Courier customers could also be affected by US banking law – Jamaican official

(Jamaica Gleaner) Allison Peart, managing partner at Ernst & Young Jamaica, said it is in the interest of banks and their customers to start preparing the paperwork required under Foreign Account Tax Compliance Act (FATCA), which takes effect next January.

Peart said that even individuals who are non-US residents, but transact business through courier companies that assign US contact information to customers, will be required to disclose their activity.

Such persons would be required to fill out a Certificate of Foreign Status of Beneficial Owner for United States Tax Withholding form, known as the W-8BEN, to prove their non-American status.

All green-card holders, and persons born in the US, are US persons and are, therefore, subject to the FATCA-reporting requirement. A US person would need to submit the W9 form.

“If you are a US person, wherever in the world you pick up yourself and go, you are still subject to US taxes, and FATCA is here to make sure of that,” said Peart, who was speaking at a June 28 forum on the law arranged by First Global Financial Services.

“So if you have a Mailpac account with a US address or a US telephone number, my advice is you fill out a W8 form to prove that you are not a US person. If you don’t, then question marks are going to arise.”

FATCA requires banks to report to the US Inland Revenue Service all accounts belonging to US persons that have a balance of at least US$50,000 or its equivalent. The law is meant to reduce tax evasion.

Banks, by law, cannot supply customer information to third parties.

However, Peart said FATCA changes that dynamic.

“What FATCA has done is get the banks off the hook by allowing them to be able to provide the information to a third party without asking the customer’s permission, providing the information is now a requirement of the banks,” she said.

It requires a careful screening of Know Your Customer and Anti-Money Laundering – KYC/AML – policies, she said.

Other implications

It is not mandatory for banks to sign to the FATCA agreement, but if they do not then there are other implications for their businesses.

“What the IRS says is that if you do not sign this agreement, then if you earn interest in the US – and to the extent you are collecting interest from the US – we will hold back 30 per cent of that income,” Peart said.
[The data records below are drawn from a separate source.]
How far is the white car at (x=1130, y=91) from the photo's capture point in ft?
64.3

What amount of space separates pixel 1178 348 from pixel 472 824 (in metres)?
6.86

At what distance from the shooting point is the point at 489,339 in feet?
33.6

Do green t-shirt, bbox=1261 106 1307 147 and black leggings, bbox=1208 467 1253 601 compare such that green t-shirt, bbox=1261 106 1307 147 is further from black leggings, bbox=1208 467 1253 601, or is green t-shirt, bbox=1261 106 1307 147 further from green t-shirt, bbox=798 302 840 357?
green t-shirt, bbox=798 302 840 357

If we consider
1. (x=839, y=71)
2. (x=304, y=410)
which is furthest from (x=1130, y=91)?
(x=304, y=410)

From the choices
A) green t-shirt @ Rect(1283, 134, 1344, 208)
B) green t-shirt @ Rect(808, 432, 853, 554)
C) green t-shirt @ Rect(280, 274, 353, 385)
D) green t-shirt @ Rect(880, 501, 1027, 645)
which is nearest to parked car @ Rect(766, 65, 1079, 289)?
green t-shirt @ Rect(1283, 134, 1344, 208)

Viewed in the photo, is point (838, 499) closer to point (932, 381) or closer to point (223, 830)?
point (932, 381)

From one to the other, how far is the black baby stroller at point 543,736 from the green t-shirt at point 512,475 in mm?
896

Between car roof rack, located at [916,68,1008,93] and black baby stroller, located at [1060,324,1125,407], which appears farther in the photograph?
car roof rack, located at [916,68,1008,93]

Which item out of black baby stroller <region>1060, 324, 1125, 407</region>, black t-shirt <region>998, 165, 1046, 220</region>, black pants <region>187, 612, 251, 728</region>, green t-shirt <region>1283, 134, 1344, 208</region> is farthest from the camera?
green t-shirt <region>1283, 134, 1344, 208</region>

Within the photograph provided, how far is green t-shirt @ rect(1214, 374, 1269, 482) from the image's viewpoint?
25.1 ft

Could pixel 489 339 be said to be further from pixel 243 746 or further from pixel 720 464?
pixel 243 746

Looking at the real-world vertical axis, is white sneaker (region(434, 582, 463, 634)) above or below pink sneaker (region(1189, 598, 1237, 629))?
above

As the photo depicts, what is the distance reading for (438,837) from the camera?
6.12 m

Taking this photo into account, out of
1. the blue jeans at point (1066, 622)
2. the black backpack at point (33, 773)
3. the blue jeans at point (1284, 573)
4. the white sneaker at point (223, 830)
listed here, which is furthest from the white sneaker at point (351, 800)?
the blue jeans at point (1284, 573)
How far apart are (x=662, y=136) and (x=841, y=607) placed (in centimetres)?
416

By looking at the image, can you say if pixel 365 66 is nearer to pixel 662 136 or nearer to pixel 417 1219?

Additionally, Peart explained that holders of joint accounts will each be subject to tax on the entire balance of the accounts in their names.

“The banks will have its work cut out for them to determine which accounts are to be reported on. Banks will have to improve their KYC policies as they will need to be able to identify the accounts that are to be reported on, especially accounts that belong to owners with high net worth,” she said

Jamaica’s minister of finance, Peter Phillips, has advised the banks and other financial institutions, including credit unions, to get ready for FATCA’s implication.

Peart said despite complaints worldwide, the law is unlikely to be reversed.

In the meantime, countries such as France, Italy, Germany and, recently, Japan have proposed an inter-governmental agreement which seeks to amend the FATCA agreement to be binding between governments and the IRS, rather than banks and the IRS. In return, the US government will provide similar information to those countries.

“Can you imagine if all countries were asking for this information, then the banks would have to check for indicia for everybody. Can you imagine if every country decides that they want it this way?” Peart said.

“If you are a US bank, you will need to have systems in place to tell the government in, say, Germany what German persons are doing in their accounts. The same applies for Canadians, Jamaicans, everybody.”

She explained that banks have the liberty of closing a customer account if the customer is not willing to provide the required information to determine if they are a US person or not.